Votre consigne:
Dans l'extrait ci-dessous sur le CICE, reproduisez mot pour mot le passage qui s'ouvre sur les mots contenant « Ironie cruelle de » et se termine par « sur le feu. ».

====== Extrait fourni

Créé fin 2012 par le gouvernement de François Hollande
pour « alléger le coût du travail » et relancer la création d’emplois,
le CICE n’a eu de cesse de monter en puissance, passant de 4 % à 6 % de
la masse salariale en 2014, sans pourtant jamais faire la preuve de son
efficacité macroéconomique. « Les évaluations de l’impact du CICE ont
été plutôt mitigées, avec des effets positifs sur les marges des
entreprises, mais des effets modestes sur l’emploi, et quasi nuls sur
l’investissement », rappelait l’IPP. Vu son mode de calcul, le
dispositif a essentiellement profité aux grands groupes. Chez Carrefour,
premier employeur privé de France, la CGT estime à 744 millions d’euros
le montant du CICE versé ces cinq dernières années au poids lourd de la
grande distribution. La Poste et la SNCF touchent chacune environ 300
millions d’euros annuels au titre de ce cadeau fiscal. Le groupe Banque
Populaire – Caisse d’Épargne en tire, de son côté, environ 100 millions
d’euros par an. Mais plutôt que d’utiliser cette manne pour créer des
emplois, ces groupes ont en grande partie favorisé la restauration de
leurs marges et le gonflement de leurs bénéfices. Un pur « effet
d’aubaine », pour la CGT.
Ironie cruelle de l’affaire, à l’heure où les taxes sur
les carburants augmentent pour le commun des consommateurs au nom de la
transition écologique, c’est justement ces recettes issues de la
fiscalité écologique qui seront censées compenser en partie les trous
budgétaires laissés par la transformation du CICE en baisse de
cotisations. De quoi jeter encore de l’huile sur le feu.

============
====== Données enregistrées

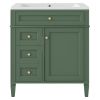 30'' Bathroom Vanity with Top Sink, Modern Bathroom Storage Cabinet with 2 Drawers and a Tip-out Drawer, Freestanding Vanity Set with Mirror Cabinet,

============

Résultat obtenu:
Ironie cruelle de l’affaire, à l’heure où les taxes sur
les carburants augmentent pour le commun des consommateurs au nom de la
transition écologique, c’est justement ces recettes issues de la
fiscalité écologique qui seront censées compenser en partie les trous
budgétaires laissés par la transformation du CICE en baisse de
cotisations. De quoi jeter encore de l’huile sur le feu.